François-Philippe Champagne a été le conférencier de la dernière des Grandes rencontres du Collège Laflèche.

François-Philippe Champagne prépare l'avenir

«Pensez globalement mais agissez localement». Cette phrase à elle seule pourrait résumer ce que François-Philippe Champagne a tenté de faire, mardi, en présentant aux étudiants du Collège Laflèche le dernier des entretiens de la série des Grandes rencontres.
Intitulée «L'économie mondiale version 2.0, un monde d'opportunités», sa conférence avait pour but de les préparer à un avenir modelé par l'économie mondiale et l'émergence de nouvelles puissances économiques. De quoi donner le vertige... comme le curriculum vitae de M. Champagne d'ailleurs qui, en soi, est une illustration de son propos.
Lui-même diplômé du Collège Laflèche, avocat de formation, diplômé en maîtrise aux États-Unis, il a travaillé en Italie, en Suisse et en Angleterre. Nommé Jeune leader mondial par le Forum économique mondial, il est vice-président du conseil d'administration de Bionest Technologies, membre des conseils d'administration du Centre d'excellence en efficacité énergétique et de TakingITGlobal ainsi que président du Banff Forum au Canada.

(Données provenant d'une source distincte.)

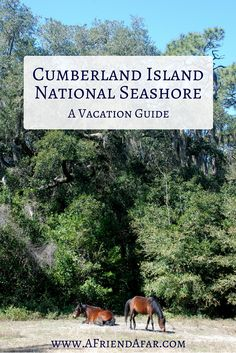 tybee island gay personals Gay savannah guide,  if you have some time, drive the 18 miles to tybee island, a get-away that draws gays and lesbians from throughout georgia and the southeast.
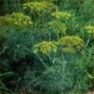 Buy Premium Quality Bulk Non GMO Dill - Herb Vegetable Garden Seed
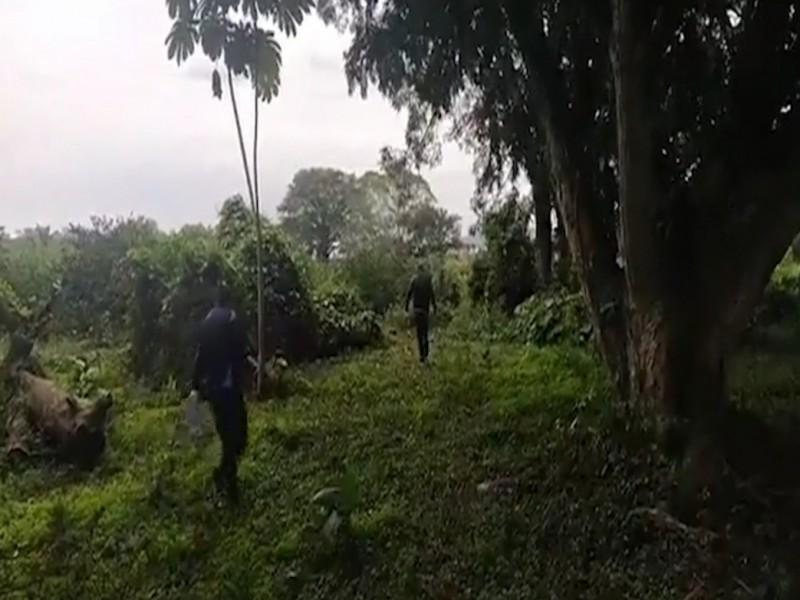 Encuentran cuerpo de mujer sin vida en Tlapacoyan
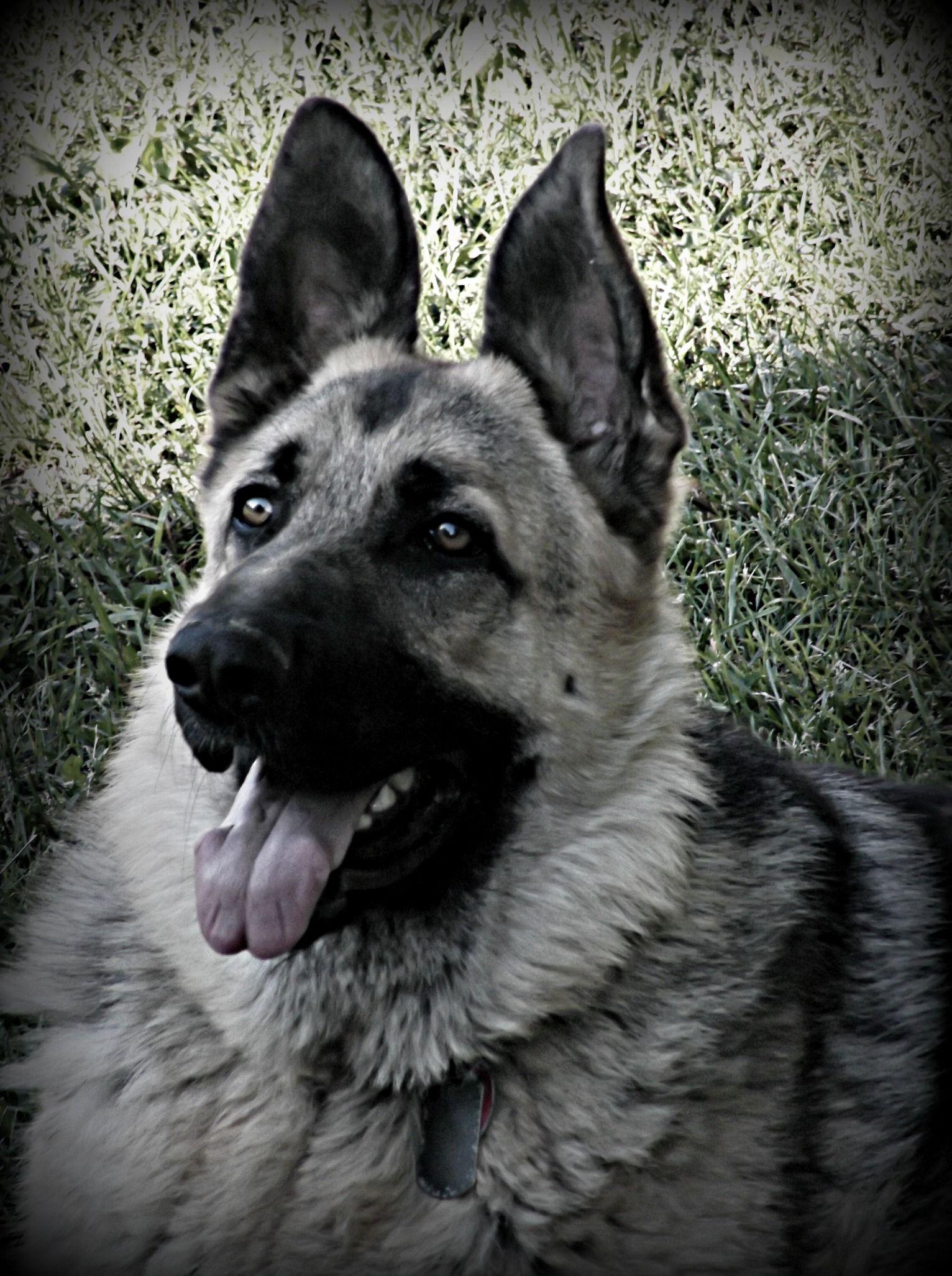 Love Him Tuff Puppy German Shepherd German Shepherd Dogs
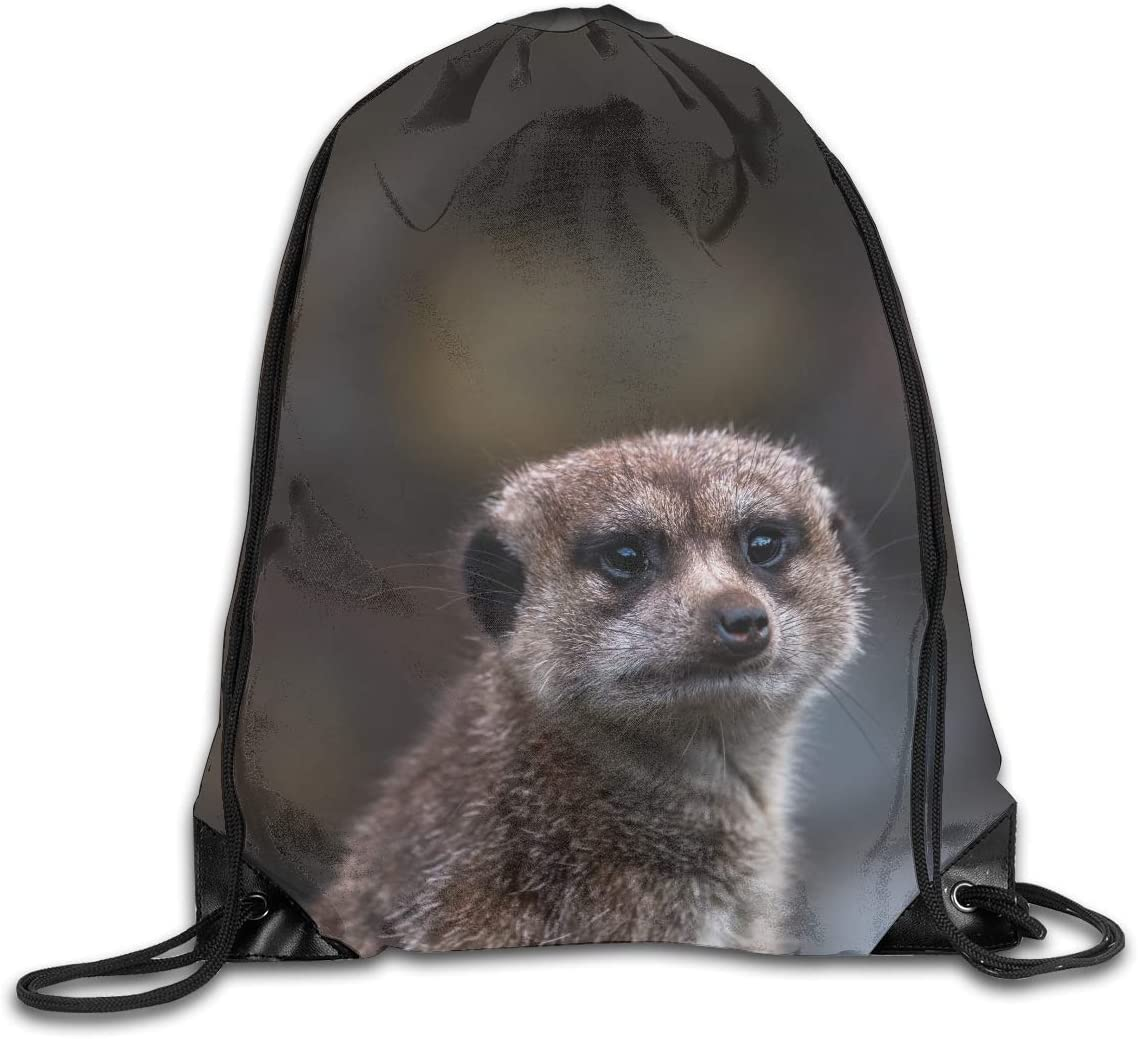 CoolStuff Travel Shoe Bags,Wild Animal Drawstring Backpack Hiking Climbing Gym Bag,Large Big Durable Reusable Polyester Footwear Protection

Jusqu'en 2012, il a été membre du comité de direction d'AMEC et auparavant, vice-président du groupe ABB. Sur cette lancée, il se prépare maintenant à disputer l'investiture libérale fédérale de la circonscription de Saint-Maurice-Champlain, dans l'intention de porter ses idées jusque sur la scène politique canadienne. Et justement, son discours qui insistait particulièrement sur l'innovation et l'exportation et l'importance des PME, faisait écho à celui encore récent, des Legault et Couillard lancés en pleine campagne électorale.
Véritable Economic Reality Show, la conférence de M. Champagne a tenu plusieurs étudiants sur le bout de leur chaise, certains n'hésitant pas, comme il l'avait demandé d'ailleurs, à l'interrompre pour poser des questions ou exprimer leur scepticisme. «Ne cherchez pas à retenir les chiffres, les a prévenus le conférencier, seulement les tendances.» Et la tendance est que le monde occidental n'est plus le nombril du monde et qu'ils feraient bien d'en prendre note.
«Nous entrons dans un siècle d'innovation a-t-il prévenu. Les technologies ont remplacé les ressources naturelles. Surveillez la Chine mais aussi l'Indonésie, le Pakistan, l'Iran et le Brésil. Ce qui s'y passe affectera votre avenir», a-t-il prévenu.
Si la plupart de la centaine d'étudiants présents connaissait déjà le G8 (maintenant G7), beaucoup ont découvert d'autres regroupements économiques puissants comme le BRIC (Brésil, Russie, Inde, Chine et Afrique du Sud) et le N11 ((Bangladesh, Corée du Sud, Égypte, Indonésie, Iran, Mexique, Nigeria, Pakistan, Philippines, Turquie et Vietnam).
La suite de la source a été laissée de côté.